More than 4,000 people waited in the rain for Kerry at the train station in Greensburg, a town of 16,000. About 15,000 Kerry supporters crowded into downtown Scranton on Friday and even more Friday evening in Harrisburg near the state capitol.
In Greensburg, 53-year-old Charlie Vizzini and his father Charles J. Vizzini, 80, arrived at 9:30 a.m. and sat through a heavy downpour for the 1 p.m. rally.
Vizzini, whose father is a decorated World War II veteran, said much of the antipathy toward Bush stems from the war in Iraq.
“This is unjustified,” he said. “We should have gotten our allies, like we did in World War II. Like (Bush’s) father did” in the Persian Gulf War.

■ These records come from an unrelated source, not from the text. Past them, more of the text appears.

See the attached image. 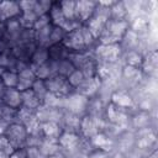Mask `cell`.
<instances>
[{
  "label": "cell",
  "mask_w": 158,
  "mask_h": 158,
  "mask_svg": "<svg viewBox=\"0 0 158 158\" xmlns=\"http://www.w3.org/2000/svg\"><path fill=\"white\" fill-rule=\"evenodd\" d=\"M35 2L36 0H23V1H19L21 12L22 11H32L35 7Z\"/></svg>",
  "instance_id": "27"
},
{
  "label": "cell",
  "mask_w": 158,
  "mask_h": 158,
  "mask_svg": "<svg viewBox=\"0 0 158 158\" xmlns=\"http://www.w3.org/2000/svg\"><path fill=\"white\" fill-rule=\"evenodd\" d=\"M52 28H53V25L49 23V25H47L44 27H41L38 30H33L36 46L48 47V44H49V36H51Z\"/></svg>",
  "instance_id": "12"
},
{
  "label": "cell",
  "mask_w": 158,
  "mask_h": 158,
  "mask_svg": "<svg viewBox=\"0 0 158 158\" xmlns=\"http://www.w3.org/2000/svg\"><path fill=\"white\" fill-rule=\"evenodd\" d=\"M27 158H47L46 153L40 146H26L25 147Z\"/></svg>",
  "instance_id": "24"
},
{
  "label": "cell",
  "mask_w": 158,
  "mask_h": 158,
  "mask_svg": "<svg viewBox=\"0 0 158 158\" xmlns=\"http://www.w3.org/2000/svg\"><path fill=\"white\" fill-rule=\"evenodd\" d=\"M0 151H2V152H5V153H7L9 156L15 151L14 146L9 142V139H7L4 135H0Z\"/></svg>",
  "instance_id": "25"
},
{
  "label": "cell",
  "mask_w": 158,
  "mask_h": 158,
  "mask_svg": "<svg viewBox=\"0 0 158 158\" xmlns=\"http://www.w3.org/2000/svg\"><path fill=\"white\" fill-rule=\"evenodd\" d=\"M5 91H6V86L4 85V83L0 79V104H2V98H4Z\"/></svg>",
  "instance_id": "30"
},
{
  "label": "cell",
  "mask_w": 158,
  "mask_h": 158,
  "mask_svg": "<svg viewBox=\"0 0 158 158\" xmlns=\"http://www.w3.org/2000/svg\"><path fill=\"white\" fill-rule=\"evenodd\" d=\"M98 1L79 0L77 1V21L79 23H85L94 14Z\"/></svg>",
  "instance_id": "7"
},
{
  "label": "cell",
  "mask_w": 158,
  "mask_h": 158,
  "mask_svg": "<svg viewBox=\"0 0 158 158\" xmlns=\"http://www.w3.org/2000/svg\"><path fill=\"white\" fill-rule=\"evenodd\" d=\"M21 99H22V107L30 109L32 111H37L38 107L42 105V101L33 94L31 89L26 91H21Z\"/></svg>",
  "instance_id": "13"
},
{
  "label": "cell",
  "mask_w": 158,
  "mask_h": 158,
  "mask_svg": "<svg viewBox=\"0 0 158 158\" xmlns=\"http://www.w3.org/2000/svg\"><path fill=\"white\" fill-rule=\"evenodd\" d=\"M85 158H109V153H106V152H104L101 149L94 148L91 152H89L85 156Z\"/></svg>",
  "instance_id": "26"
},
{
  "label": "cell",
  "mask_w": 158,
  "mask_h": 158,
  "mask_svg": "<svg viewBox=\"0 0 158 158\" xmlns=\"http://www.w3.org/2000/svg\"><path fill=\"white\" fill-rule=\"evenodd\" d=\"M47 158H67V156L60 151V149H58V151H56L54 153H52V154H49Z\"/></svg>",
  "instance_id": "29"
},
{
  "label": "cell",
  "mask_w": 158,
  "mask_h": 158,
  "mask_svg": "<svg viewBox=\"0 0 158 158\" xmlns=\"http://www.w3.org/2000/svg\"><path fill=\"white\" fill-rule=\"evenodd\" d=\"M10 158H27L25 147H23V148H16V149L10 154Z\"/></svg>",
  "instance_id": "28"
},
{
  "label": "cell",
  "mask_w": 158,
  "mask_h": 158,
  "mask_svg": "<svg viewBox=\"0 0 158 158\" xmlns=\"http://www.w3.org/2000/svg\"><path fill=\"white\" fill-rule=\"evenodd\" d=\"M4 136L9 139V142L14 146V148H23L26 146V139L28 136V132L26 127L19 122H12L7 126L6 131L4 132Z\"/></svg>",
  "instance_id": "4"
},
{
  "label": "cell",
  "mask_w": 158,
  "mask_h": 158,
  "mask_svg": "<svg viewBox=\"0 0 158 158\" xmlns=\"http://www.w3.org/2000/svg\"><path fill=\"white\" fill-rule=\"evenodd\" d=\"M49 60V53H48V47H42V46H37L30 58V65H40V64H44Z\"/></svg>",
  "instance_id": "14"
},
{
  "label": "cell",
  "mask_w": 158,
  "mask_h": 158,
  "mask_svg": "<svg viewBox=\"0 0 158 158\" xmlns=\"http://www.w3.org/2000/svg\"><path fill=\"white\" fill-rule=\"evenodd\" d=\"M52 4H53V1H49V0H36L35 7H33V12L37 16L47 15L49 12V9H51Z\"/></svg>",
  "instance_id": "23"
},
{
  "label": "cell",
  "mask_w": 158,
  "mask_h": 158,
  "mask_svg": "<svg viewBox=\"0 0 158 158\" xmlns=\"http://www.w3.org/2000/svg\"><path fill=\"white\" fill-rule=\"evenodd\" d=\"M40 128L44 136V138L51 139L57 142L60 133H62V127L58 122H43L40 123Z\"/></svg>",
  "instance_id": "11"
},
{
  "label": "cell",
  "mask_w": 158,
  "mask_h": 158,
  "mask_svg": "<svg viewBox=\"0 0 158 158\" xmlns=\"http://www.w3.org/2000/svg\"><path fill=\"white\" fill-rule=\"evenodd\" d=\"M21 14L19 1H0V23L17 19Z\"/></svg>",
  "instance_id": "8"
},
{
  "label": "cell",
  "mask_w": 158,
  "mask_h": 158,
  "mask_svg": "<svg viewBox=\"0 0 158 158\" xmlns=\"http://www.w3.org/2000/svg\"><path fill=\"white\" fill-rule=\"evenodd\" d=\"M67 80L69 83V85L73 88V90H77L85 80V75L83 74L81 70L79 69H74L68 77H67Z\"/></svg>",
  "instance_id": "20"
},
{
  "label": "cell",
  "mask_w": 158,
  "mask_h": 158,
  "mask_svg": "<svg viewBox=\"0 0 158 158\" xmlns=\"http://www.w3.org/2000/svg\"><path fill=\"white\" fill-rule=\"evenodd\" d=\"M79 27V26H78ZM74 28L73 31L68 32L64 41L62 42V44L68 49L69 53H74V52H86L89 51L83 41V37L80 35L79 28Z\"/></svg>",
  "instance_id": "5"
},
{
  "label": "cell",
  "mask_w": 158,
  "mask_h": 158,
  "mask_svg": "<svg viewBox=\"0 0 158 158\" xmlns=\"http://www.w3.org/2000/svg\"><path fill=\"white\" fill-rule=\"evenodd\" d=\"M2 106H4V104H0V120L2 118Z\"/></svg>",
  "instance_id": "32"
},
{
  "label": "cell",
  "mask_w": 158,
  "mask_h": 158,
  "mask_svg": "<svg viewBox=\"0 0 158 158\" xmlns=\"http://www.w3.org/2000/svg\"><path fill=\"white\" fill-rule=\"evenodd\" d=\"M0 79L4 83V85L9 88H16L17 86V72L11 70V69H4L2 73L0 74Z\"/></svg>",
  "instance_id": "19"
},
{
  "label": "cell",
  "mask_w": 158,
  "mask_h": 158,
  "mask_svg": "<svg viewBox=\"0 0 158 158\" xmlns=\"http://www.w3.org/2000/svg\"><path fill=\"white\" fill-rule=\"evenodd\" d=\"M2 104L14 110H19L22 106L21 91H19L16 88H6V91L2 98Z\"/></svg>",
  "instance_id": "10"
},
{
  "label": "cell",
  "mask_w": 158,
  "mask_h": 158,
  "mask_svg": "<svg viewBox=\"0 0 158 158\" xmlns=\"http://www.w3.org/2000/svg\"><path fill=\"white\" fill-rule=\"evenodd\" d=\"M128 28L130 23L127 20L110 19L98 37L96 42L98 44H118Z\"/></svg>",
  "instance_id": "1"
},
{
  "label": "cell",
  "mask_w": 158,
  "mask_h": 158,
  "mask_svg": "<svg viewBox=\"0 0 158 158\" xmlns=\"http://www.w3.org/2000/svg\"><path fill=\"white\" fill-rule=\"evenodd\" d=\"M48 53H49V60H53V62H58V60H62L64 58H68V54H69L68 49L62 43L49 46Z\"/></svg>",
  "instance_id": "16"
},
{
  "label": "cell",
  "mask_w": 158,
  "mask_h": 158,
  "mask_svg": "<svg viewBox=\"0 0 158 158\" xmlns=\"http://www.w3.org/2000/svg\"><path fill=\"white\" fill-rule=\"evenodd\" d=\"M98 64H110L121 60L122 51L118 44H98L90 51Z\"/></svg>",
  "instance_id": "2"
},
{
  "label": "cell",
  "mask_w": 158,
  "mask_h": 158,
  "mask_svg": "<svg viewBox=\"0 0 158 158\" xmlns=\"http://www.w3.org/2000/svg\"><path fill=\"white\" fill-rule=\"evenodd\" d=\"M37 15L32 11H22L19 16V21L22 26V28H27V30H33V26L37 21Z\"/></svg>",
  "instance_id": "17"
},
{
  "label": "cell",
  "mask_w": 158,
  "mask_h": 158,
  "mask_svg": "<svg viewBox=\"0 0 158 158\" xmlns=\"http://www.w3.org/2000/svg\"><path fill=\"white\" fill-rule=\"evenodd\" d=\"M59 6L60 10L64 15V17L68 21H77V1L74 0H64V1H59Z\"/></svg>",
  "instance_id": "15"
},
{
  "label": "cell",
  "mask_w": 158,
  "mask_h": 158,
  "mask_svg": "<svg viewBox=\"0 0 158 158\" xmlns=\"http://www.w3.org/2000/svg\"><path fill=\"white\" fill-rule=\"evenodd\" d=\"M62 115H63V110L60 107L47 106V105H41L38 110L36 111V116L40 123H43V122H58L59 123Z\"/></svg>",
  "instance_id": "6"
},
{
  "label": "cell",
  "mask_w": 158,
  "mask_h": 158,
  "mask_svg": "<svg viewBox=\"0 0 158 158\" xmlns=\"http://www.w3.org/2000/svg\"><path fill=\"white\" fill-rule=\"evenodd\" d=\"M74 69H75V67L69 60V58H64L62 60L56 62V74H58L60 77L67 78Z\"/></svg>",
  "instance_id": "18"
},
{
  "label": "cell",
  "mask_w": 158,
  "mask_h": 158,
  "mask_svg": "<svg viewBox=\"0 0 158 158\" xmlns=\"http://www.w3.org/2000/svg\"><path fill=\"white\" fill-rule=\"evenodd\" d=\"M68 32H65L62 27H58V26H53L52 28V32H51V36H49V46H53V44H59L64 41L65 36H67Z\"/></svg>",
  "instance_id": "22"
},
{
  "label": "cell",
  "mask_w": 158,
  "mask_h": 158,
  "mask_svg": "<svg viewBox=\"0 0 158 158\" xmlns=\"http://www.w3.org/2000/svg\"><path fill=\"white\" fill-rule=\"evenodd\" d=\"M31 90L33 91V94H35L42 102H43V100L46 99V96L48 95V90H47L46 83H44V80H42V79H36L35 83H33V85H32V88H31Z\"/></svg>",
  "instance_id": "21"
},
{
  "label": "cell",
  "mask_w": 158,
  "mask_h": 158,
  "mask_svg": "<svg viewBox=\"0 0 158 158\" xmlns=\"http://www.w3.org/2000/svg\"><path fill=\"white\" fill-rule=\"evenodd\" d=\"M0 158H10V156H9L7 153H5V152L0 151Z\"/></svg>",
  "instance_id": "31"
},
{
  "label": "cell",
  "mask_w": 158,
  "mask_h": 158,
  "mask_svg": "<svg viewBox=\"0 0 158 158\" xmlns=\"http://www.w3.org/2000/svg\"><path fill=\"white\" fill-rule=\"evenodd\" d=\"M17 86L16 89L19 91H26V90H30L35 83V80L37 79L33 70L31 69V67H26L23 69H21L20 72H17Z\"/></svg>",
  "instance_id": "9"
},
{
  "label": "cell",
  "mask_w": 158,
  "mask_h": 158,
  "mask_svg": "<svg viewBox=\"0 0 158 158\" xmlns=\"http://www.w3.org/2000/svg\"><path fill=\"white\" fill-rule=\"evenodd\" d=\"M47 90L49 94L56 95L58 98H65L67 95H69L70 93H73V88L69 85L67 78L60 77L58 74H54L52 77H49L48 79L44 80Z\"/></svg>",
  "instance_id": "3"
}]
</instances>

Lt. Gov. Catherine Baker Knoll, a Democrat, said the crowds reminded her of previous successful Democratic campaigns. “This is like going back to a Kennedy rally, a Carter rally and, of course, a Clinton rally. That’s how excited it is,” she said.
Thousands packed the Canton Memorial Civic Center to hear Bush compare his tax-cutting record with Kerry’s plan to rollback tax cuts for Americans earning over $200,000.
“He said he’s only going to raise taxes on the so-called rich. But you know how the rich is – they got accountants,” Bush told the crowd. “That means you pay.”
Bush also enjoyed some lighter moments, tossing a football to members of the Cleveland Browns football team at the team’s training facility in Berea and noting that one of the players, offensive lineman Ryan Tucker, “went to the same high school as my wife, but he’s not as good-looking.”
Tucker attended Robert E. Lee High School in Midland, Texas, before spending his college years at Texas Christian University in Fort Worth.
But there were also moments that recalled the concern about job losses. Bush rolled into Canton on his campaign bus accompanied by 10 workers from Timken Corp., a specialty steel company that plans to eliminate 1,300 jobs in the Canton area. The company announced the layoffs in May, about a year after Bush visited a Timken research facility to promote his tax-cut package.
“They’re concerned,” Bush said after his private visit with the workers. “I am too.”